Sometimes, the numbers tell the story best.
WhatsApp, that instant messaging service fast replacing SMS as the preferred way to text friends, is estimated to have as many as 200 to 300 million users worldwide. Today, there could be billions of WhatsApp messages sent every day, because back in 2011, a long time ago in cyberspace, the number had crossed a billion a day.
Now, compare that with the 1.78 billion SMSes sent in Singapore in December 2012. Yes, that’s an entire month.
If nothing else, that shows you the scale of things. It’s something that SingTel and StarHub will have to take heed, as they decide to take on the likes of WhatsApp by coming up with their own messaging apps.
Once the biggest fish in a pond, today’s telecom operators often find themselves out at sea, facing much bigger fish. These come in the behemoth form of Google, Facebook and Apple. Even WhatsApp is bigger than the telcos here, if you count the number of messages it handles.
In the past, third-party mobile developers had only one way to reach users – through telcos. If SingTel or StarHub said no to their app, they got zero for their hard work.
Today, small developers reach out directly to users. The difference? The smartphone can easily access millions of apps directly from stores from Apple, Google, Microsoft and BlackBerry.
If an app takes too long to load, the telco gets the rap. When the user pays for the app, the developer gets most of the money. The big boys who run the stores get a cut. Telcos get nothing. Unsurprisingly, they now want their own apps.
If only they’d stop to think again. Pitting themselves against WhatsApp, how do they compete with a global network of already-connected users? How will they rope in new users and convince them to switch over to a network where they’d find fewer friends? Users might have to pay more too.
WhatsApp is free for the first year and costs 99 US cents a year afterwards. How many free messages are telcos going to give away to beat that?
That’s just one question they have to answer, if they are to have any chance of taking on these so-called “OTT” or over-the-top services like WhatsApp. Telcos hate them because they let users bypass traditional charges for SMSes and voice calls. Yet, they are so popular with users because they offer flexibility and low cost.
Think about e-mail. Before Gmail, Yahoo and Hotmail came along, the e-mail downloaded from your service provider, say SingNet, was all you had.
Today, the Web-based services mean you can have your messages on any computer, tablet or phone. Who cares for e-mail from your Internet service provider?

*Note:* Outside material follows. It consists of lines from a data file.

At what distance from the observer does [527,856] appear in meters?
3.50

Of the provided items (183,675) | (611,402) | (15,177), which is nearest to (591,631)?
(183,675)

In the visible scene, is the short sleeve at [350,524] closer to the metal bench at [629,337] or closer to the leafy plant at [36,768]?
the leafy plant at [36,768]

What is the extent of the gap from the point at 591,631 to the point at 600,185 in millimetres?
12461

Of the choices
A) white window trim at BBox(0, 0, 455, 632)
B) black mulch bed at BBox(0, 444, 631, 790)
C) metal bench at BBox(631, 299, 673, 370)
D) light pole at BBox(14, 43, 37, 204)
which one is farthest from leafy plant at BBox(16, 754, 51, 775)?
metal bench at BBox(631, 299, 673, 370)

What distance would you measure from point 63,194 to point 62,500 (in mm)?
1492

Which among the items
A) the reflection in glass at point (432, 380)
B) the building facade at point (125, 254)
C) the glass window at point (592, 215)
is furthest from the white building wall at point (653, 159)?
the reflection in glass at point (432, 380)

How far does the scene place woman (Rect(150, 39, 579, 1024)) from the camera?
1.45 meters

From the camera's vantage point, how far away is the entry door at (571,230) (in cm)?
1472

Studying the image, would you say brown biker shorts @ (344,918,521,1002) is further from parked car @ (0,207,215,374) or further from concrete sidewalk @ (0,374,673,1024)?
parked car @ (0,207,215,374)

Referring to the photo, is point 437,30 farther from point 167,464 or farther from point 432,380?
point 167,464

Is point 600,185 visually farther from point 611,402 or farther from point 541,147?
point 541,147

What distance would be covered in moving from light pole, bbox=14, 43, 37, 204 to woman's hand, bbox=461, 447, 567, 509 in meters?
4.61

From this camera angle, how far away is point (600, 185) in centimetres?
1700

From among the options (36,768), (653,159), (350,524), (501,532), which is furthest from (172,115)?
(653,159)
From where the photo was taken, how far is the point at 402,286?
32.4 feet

The same is happening with SMS. Instead of worrying about the 160-character limit and only sending to one friend at a time, WhatsApp lets you chat freely in a group without fuss. And it’s just one app. Others like Viber, Google Talk and Skype all let you chat and make voice calls, and you don’t have to pay your telco to use them.
What can telcos do? They can change things, by coming up with their own apps. They can start their own app stores. They can team up with other telcos in the same boat. Indeed, the entire worldwide grouping of cellphone operators – the GSM Association – did try to do this before. They failed.
One reason is scale. Another is just plain short-sightedness.
Telcos often complain that they have been forced to upgrade their networks to cater to the added traffic from Internet services such as WhatsApp, while receiving no extra revenue for them.
Yet, they forget that they and only they own the networks. Without them, even with their so-called “dumb data pipes” that are now so out of vogue, nothing works.
And if they don’t make money from their networks in the long term, nothing works either. Never mind WhatsApp, YouTube or Facebook. Everyone still needs telcos as part of the equation.
They can correct the market too. As SingTel has done last year, telcos can cut the amount of free data bundled with its smartphone plans. If users want to keep using these OTT services, they have to pay more.
Telcos can also work directly with these OTT players. Instead of fighting WhatsApp, they can partner the company by providing a better chat service than its rivals. They can “reserve a lane” on their network so that these services run smoothly and you get your messages on time. They can charge a fee for this improved experience.
Not one of these strategies is revolutionary or even new. Yet, they benefit the user and make the industry tick at the same time.
What would be infinitely more difficult is to take on already-popular online services, wasting time and cost doing so, while still failing to get any attention from users who have long moved on.
Nice one. I like the idea of having a bit of dedicated traffic for Whatsapp, just to keep everything working well.
Hey thanks. Yeah, I think StarHub had offered an MSN service for a small fee per month previously. But I think people didn’t bite because the flat-rate data plans were so cheap! Now, maybe app- or experience-specific services might have a change again.